------ Text block ------

All our modern complicated systems of commerce, trade and business in general grow out of the simple fact that man has certain wants which must be satisfied. He must be fed, clothed and housed. These are the primary wants. After them come education, religion and social needs and so on from the sheer necessities of life, to the luxuries. The predominant characteristic of human wants is that they are unlimited; each want satisfied leads to another and in the effort to secure what we need, habits are formed which, in turn, fix standards of living for men and nations.
The term used to define things that satisfy wants is wealth, which consists of anything that ministers to our pleasure or happiness and serves to keep away pain or discomfort. Three factors enter into the creation of wealth: land, labor and capital. The first includes the surface of the earth and all that is above or below it, in short, land is natural resources. The second factor is man himself, who by the application of his strength and skill converts the raw material of the field, the forest or the mine into such form that he can make use of the wealth thus created. This is labor. The third factor is capital.
Of all economic terms in common use, the three most generally confused are capital, wealth and money. They are not by any means synonymous. We have seen, first, what wealth is, and we have learned that there are three factors that go to produce it. The first two produce directly, while capital produces indirectly through the other two. Capital is wealth that works in the production of more wealth. For example, the miner applies his labor to the vein of coal and produces wealth in the form of fuel. He uses a pick and other implements; a track is built into the mine over which cars are hauled by a small compressed-air motor; at the mouth of the shaft is an elevator operated by an engine and other machinery. These implements, tools, machinery, etc., are capital. If the capital of the mine is $100,000, it means that this machinery cost that amount of money. The money itself is gone into other hands in the process of circulation. In the banking business, money is the raw material so to speak, so that the terms capital and money are nearly synonymous as applied to banks. How capital arises will be discussed later.
An object is said to have utility when it satisfies a want. Value exists, however, only when an effort or sacrifice of some sort is required to secure the object having utility. The value, therefore, depends largely on the extent or degree of the sacrifice necessary to obtain use of the thing desired. Let us suppose a man owns a farm in one corner of which he finds a hard, black stony deposit not useful for anything so far as he can discover. A neighbor, upon experiment, learns that the black stones will burn and so possess utility. Thereupon he gives the man who owns the coal some of his wheat in exchange for the fuel and thus the coal becomes valuable. It is power of exchange that bestows value.

------

◆ Stated task 1
Output the rows from the first line up to and including the line with "<instances>", keeping each line unchanged.
The passage on wealth and the rows that come after it are separate material.

------ Available data ------

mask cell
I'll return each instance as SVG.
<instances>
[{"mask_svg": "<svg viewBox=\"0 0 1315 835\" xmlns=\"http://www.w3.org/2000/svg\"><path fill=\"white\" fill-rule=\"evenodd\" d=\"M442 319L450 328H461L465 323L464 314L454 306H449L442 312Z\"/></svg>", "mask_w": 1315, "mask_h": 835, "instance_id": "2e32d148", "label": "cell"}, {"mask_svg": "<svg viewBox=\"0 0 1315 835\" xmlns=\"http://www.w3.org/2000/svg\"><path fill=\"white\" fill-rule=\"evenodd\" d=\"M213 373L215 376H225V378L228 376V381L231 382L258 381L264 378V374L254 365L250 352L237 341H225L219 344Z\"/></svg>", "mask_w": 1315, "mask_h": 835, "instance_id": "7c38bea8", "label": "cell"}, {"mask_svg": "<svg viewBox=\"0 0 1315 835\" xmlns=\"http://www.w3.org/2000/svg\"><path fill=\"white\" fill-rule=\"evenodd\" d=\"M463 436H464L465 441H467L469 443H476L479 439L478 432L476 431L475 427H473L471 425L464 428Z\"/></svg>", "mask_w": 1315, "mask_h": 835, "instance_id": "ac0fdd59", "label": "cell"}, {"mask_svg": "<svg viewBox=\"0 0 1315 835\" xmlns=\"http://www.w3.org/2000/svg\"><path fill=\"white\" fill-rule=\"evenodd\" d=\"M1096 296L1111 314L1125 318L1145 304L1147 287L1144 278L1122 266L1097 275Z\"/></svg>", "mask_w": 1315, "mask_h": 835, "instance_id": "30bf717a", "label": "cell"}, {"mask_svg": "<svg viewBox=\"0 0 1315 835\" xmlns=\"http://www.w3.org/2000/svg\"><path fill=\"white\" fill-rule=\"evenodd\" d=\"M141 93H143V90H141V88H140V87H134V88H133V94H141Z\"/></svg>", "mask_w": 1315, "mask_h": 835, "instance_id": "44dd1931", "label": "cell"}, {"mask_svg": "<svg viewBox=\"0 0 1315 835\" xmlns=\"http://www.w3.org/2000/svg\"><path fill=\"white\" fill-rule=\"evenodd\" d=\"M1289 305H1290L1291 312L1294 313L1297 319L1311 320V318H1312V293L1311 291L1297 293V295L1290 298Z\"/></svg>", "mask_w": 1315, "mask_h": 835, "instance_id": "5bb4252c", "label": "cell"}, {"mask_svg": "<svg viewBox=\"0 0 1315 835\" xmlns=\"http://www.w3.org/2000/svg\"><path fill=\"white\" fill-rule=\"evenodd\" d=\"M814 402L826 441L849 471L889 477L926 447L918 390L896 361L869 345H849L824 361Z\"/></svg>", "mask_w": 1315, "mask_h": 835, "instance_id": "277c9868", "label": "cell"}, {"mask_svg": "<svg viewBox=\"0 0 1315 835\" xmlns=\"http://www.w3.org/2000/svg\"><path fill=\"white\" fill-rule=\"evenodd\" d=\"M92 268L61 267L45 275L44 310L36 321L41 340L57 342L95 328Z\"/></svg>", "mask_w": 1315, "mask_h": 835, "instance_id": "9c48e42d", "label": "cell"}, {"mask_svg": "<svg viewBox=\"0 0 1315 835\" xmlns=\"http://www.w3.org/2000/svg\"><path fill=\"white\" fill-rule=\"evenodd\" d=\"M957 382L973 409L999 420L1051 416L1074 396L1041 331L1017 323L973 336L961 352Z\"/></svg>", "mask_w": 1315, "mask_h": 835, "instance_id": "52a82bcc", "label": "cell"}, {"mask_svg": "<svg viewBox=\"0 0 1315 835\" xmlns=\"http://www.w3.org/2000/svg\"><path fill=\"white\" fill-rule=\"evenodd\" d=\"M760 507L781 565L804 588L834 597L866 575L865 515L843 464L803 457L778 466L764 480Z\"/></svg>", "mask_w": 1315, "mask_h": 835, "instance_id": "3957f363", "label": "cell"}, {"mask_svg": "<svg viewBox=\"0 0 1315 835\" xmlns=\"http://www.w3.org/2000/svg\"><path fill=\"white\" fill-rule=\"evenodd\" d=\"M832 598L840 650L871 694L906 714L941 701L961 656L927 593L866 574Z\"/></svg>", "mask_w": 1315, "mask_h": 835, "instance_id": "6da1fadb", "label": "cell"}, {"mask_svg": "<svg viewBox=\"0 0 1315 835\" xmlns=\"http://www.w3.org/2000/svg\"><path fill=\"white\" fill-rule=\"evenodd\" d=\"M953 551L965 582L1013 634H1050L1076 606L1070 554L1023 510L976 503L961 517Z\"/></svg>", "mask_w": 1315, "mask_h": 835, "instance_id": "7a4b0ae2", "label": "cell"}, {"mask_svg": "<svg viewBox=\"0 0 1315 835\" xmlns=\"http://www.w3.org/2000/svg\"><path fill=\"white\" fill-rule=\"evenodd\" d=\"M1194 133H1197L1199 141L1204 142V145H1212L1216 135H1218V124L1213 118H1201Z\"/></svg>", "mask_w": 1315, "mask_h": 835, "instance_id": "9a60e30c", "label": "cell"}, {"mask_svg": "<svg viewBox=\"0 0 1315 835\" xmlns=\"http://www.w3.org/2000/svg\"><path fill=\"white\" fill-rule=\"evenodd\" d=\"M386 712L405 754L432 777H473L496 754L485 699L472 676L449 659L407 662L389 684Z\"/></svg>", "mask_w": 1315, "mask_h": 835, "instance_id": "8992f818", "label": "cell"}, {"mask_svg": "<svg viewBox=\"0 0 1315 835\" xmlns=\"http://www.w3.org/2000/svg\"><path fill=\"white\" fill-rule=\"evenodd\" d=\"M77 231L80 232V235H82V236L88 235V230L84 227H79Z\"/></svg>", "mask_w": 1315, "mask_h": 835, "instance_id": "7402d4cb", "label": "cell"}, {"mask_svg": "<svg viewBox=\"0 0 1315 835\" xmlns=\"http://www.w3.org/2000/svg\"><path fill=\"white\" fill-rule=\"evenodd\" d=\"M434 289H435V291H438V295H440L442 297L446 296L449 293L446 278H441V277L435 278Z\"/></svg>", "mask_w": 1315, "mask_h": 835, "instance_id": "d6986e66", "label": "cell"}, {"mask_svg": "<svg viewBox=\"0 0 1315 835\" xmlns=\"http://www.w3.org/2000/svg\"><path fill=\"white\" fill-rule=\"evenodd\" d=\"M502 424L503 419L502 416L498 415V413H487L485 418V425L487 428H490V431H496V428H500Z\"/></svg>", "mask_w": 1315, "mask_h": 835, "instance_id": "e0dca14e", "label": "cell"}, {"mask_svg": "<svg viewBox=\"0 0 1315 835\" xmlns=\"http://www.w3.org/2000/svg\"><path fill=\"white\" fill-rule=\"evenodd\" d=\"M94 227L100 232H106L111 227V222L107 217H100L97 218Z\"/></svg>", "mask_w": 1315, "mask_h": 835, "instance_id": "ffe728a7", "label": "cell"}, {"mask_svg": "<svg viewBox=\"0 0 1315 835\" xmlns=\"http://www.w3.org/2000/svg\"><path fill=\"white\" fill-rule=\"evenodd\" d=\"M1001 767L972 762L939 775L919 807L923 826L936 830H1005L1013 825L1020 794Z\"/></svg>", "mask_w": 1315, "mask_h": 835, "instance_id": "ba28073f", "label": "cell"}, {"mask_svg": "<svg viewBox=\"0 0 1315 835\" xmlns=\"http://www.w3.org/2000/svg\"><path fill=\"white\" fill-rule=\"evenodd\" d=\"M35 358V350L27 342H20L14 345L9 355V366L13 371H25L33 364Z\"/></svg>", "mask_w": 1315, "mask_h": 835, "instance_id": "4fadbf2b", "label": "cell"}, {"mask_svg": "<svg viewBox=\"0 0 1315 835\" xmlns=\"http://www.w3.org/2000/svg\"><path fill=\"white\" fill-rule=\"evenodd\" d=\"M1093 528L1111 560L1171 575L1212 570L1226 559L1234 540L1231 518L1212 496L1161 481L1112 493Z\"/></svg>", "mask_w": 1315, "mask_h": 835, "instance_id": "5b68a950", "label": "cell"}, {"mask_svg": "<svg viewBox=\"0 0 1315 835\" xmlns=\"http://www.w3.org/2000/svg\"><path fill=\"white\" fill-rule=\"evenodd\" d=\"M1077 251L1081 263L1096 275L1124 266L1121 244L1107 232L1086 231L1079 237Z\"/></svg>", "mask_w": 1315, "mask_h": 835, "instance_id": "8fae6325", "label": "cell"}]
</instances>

------

◆ Stated task 2
Answer these questions from the passage on wealth:
(a) What three factors enter into the creation of wealth?
(b) Which three economic terms does the passage call the most generally confused?
(c) What does the passage say bestows value?

◆ Expected output 1
mask cell
I'll return each instance as SVG.
<instances>

◆ Expected output 2
(a) Land, labor and capital.
(b) Capital, wealth and money.
(c) Power of exchange.